TEXT EXTRACT —
I have come to the sad realization today that Floyd Mayweather vs. Manny Pacquiao will never happen.
Team Pacquiao gave Team Mayweather until the middle of July to accept their final contract offer. They agreed to the drug testing policy demands that killed the negotiations last time, putting the ball in Mayweather’s court. Floyd has not responded, and to hold out hope for a last second response is foolish; like a desperately hopeful child wishing that his divorced parents will get back together.
Pacquiao vs. Mayweather is dead. The dreamed up fight put the entire sport of boxing on hold, with all of its millions of fans around the world holding their breath in anticipation. Well, the negotiations have dragged out for months with no progress to report and those fans holding their breaths have suffocated.
The implications of this non-fight will be far reaching. No other fight in boxing can be made that would be even one third as appealing. Previously I was stoked to watch the conclusion of the Super Six tournament. Now I am so jaded with the business of boxing I shrug my shoulders. The Super Six has the appeal of a regular season game between playoff hopefuls. Pacquiao vs. Mayweather was like the Super Bowl between two 16-0 teams.
If Pacquiao and Mayweather are not going to fight each other, they might as well both permanently retire.
Can boxing recover from this massive letdown knowing that there is no fight that can swoop in to save the day? I have always been optimistic, but right now I am having trouble seeing the light. Bob Arum has made it clear that potential young super stars like Juanma Lopez are not going to be put in against quality fighters of their own size. The same trend can be said about Golden Boy Promotions, who won’t allow Timothy Bradley within 20 miles of their guy Amir Khan. Such careful match making is sickening, but rampant in boxing today. Why bother getting invested in boxing when the payoff fight is so infrequent, and in the case of the biggest potential bout in 25 years, does not happen at all.

DATA SHOWN —
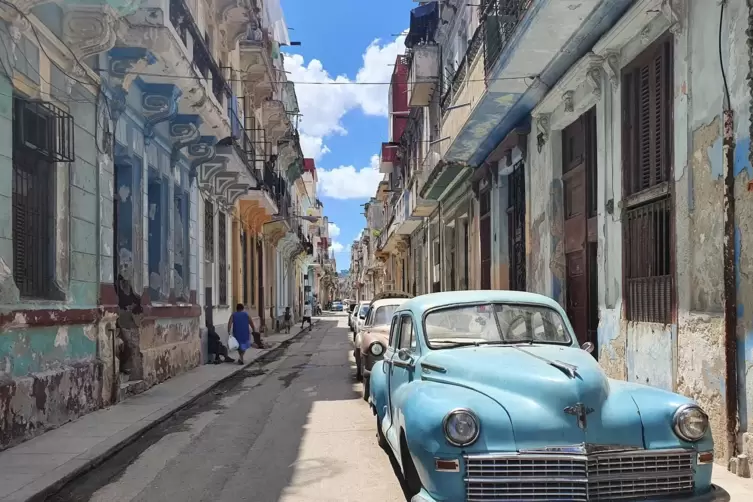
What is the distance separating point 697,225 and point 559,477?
3613 millimetres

INSTRUCTIONS FOR THE TASK — List every person named in the boxing commentary, giving each full name once. Work only from the boxing commentary, not the listing.

RESPONSE BELOW — Floyd Mayweather, Manny Pacquiao, Bob Arum, Juanma Lopez, Timothy Bradley, Amir Khan